Oh, yes, he knows her now. He’s seen her with Finn and Poe, laughing and smiling during the lunch hour. Rey. That’s her name. Rey. And she’s looking at him like he’s a fucking idiot for coming in, and looking pointedly to the Purell on the desk.
“I have my own,” Kylo says, attempting for his voice to be harsh, but instead it just comes out gravelly and froggy as he stomps by towards his office.
Within the hour, a bottle of decongestant is on his desk, as well as another box of tissues.
-
Four days. Four days of being in absolute misery, and he still can’t tell who’s been dropping the gifts. Hux isn’t that kind, nor would Hux have put the scented hand sanitizer in his desk. He hasn’t seen Phasma all week - oh, that’s right, she’s off at a conference in Peru. There are others he knows, but not that well, and he’s more than sure he doesn’t know the person who had a small bouquet of white lilies delivered with a note that said ‘I hope you’re feeling at least a little bit better?’ with handwriting that matched the Post-Its left on each item.

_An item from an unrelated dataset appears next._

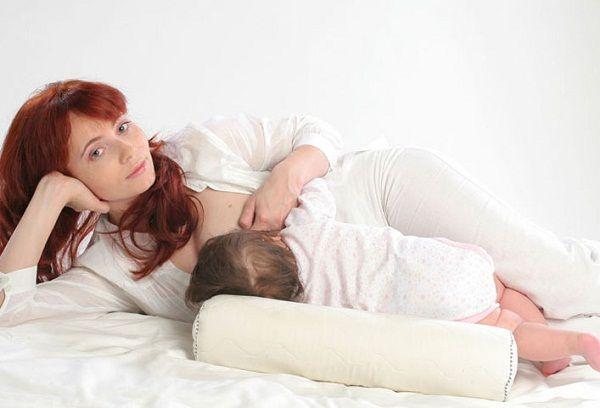 Мама с грудным ребенком на кровати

Flowers. Chocolate. A new wool scarf that the gift-giver must have knitted themselves, a soft cashmere but the stitches not perfect like a machine’s. He wears it and buries his cold nose into it, not noticing the way Rey blushed when he walked past.
Who the fuck could it be?
He groans as he battles the remains of the cold, his head still stuffed but his nose now clear. He’s just exhausted, now, and he sighs as he runs his hand through his hair.
“Sir?”
“Hm?” he asks, looking up to see Rey standing in the doorway, her coffee-colored dress clinging to her small figure and then flaring out near her knees. “Yes?”
“I received three calls at the front desk. Hux isn’t in his office, so I wondered if you could forward these numbers to him? They sounded urgent,” the woman offers, sliding a piece of paper across his desk with numbers and messages and names.
“Hm, yes, sure,” Kylo mutters, his gaze slipping right back to the form. He hears the slight ‘slap slap slap’ of her flats, the soft hiss of the door closing, before he looks up to actually look at the paper, and his heart skips a beat.
“Wait, Rey!”
She’s halfway down the hallway by the time he lunges around his desk and opens his office door, and she’s stopped, turned halfway towards him as he takes long strides towards her.
“It was you,” he insists.
“Sir?”
“You,” Kylo says, pointing at her. “You gave me the tissues, and the flowers, and the medicine, and the scarf…”
“Don’t be ridiculous,” she says, in a tone that he knows damn well she shouldn’t be using with the man who is at least ten times her superior, but he can see the way her cheeks flush, can see the way she avoids looking at him.
“… Rey.”
“What?” It’s almost snappish, and he smirks that she would be so offended at being caught.
“… could I take you out for coffee? As a ‘thank you’, of course,” he says, in a tone that obviously means more than just ‘thank you’.
She hesitates for a moment before she looks up at him, and smirks right back. “Just as a thank you?”
“No,” he answers bluntly, because she is attractive, and he does want to get to know the woman who knitted the chief editor a cashmere scarf just because he was sick.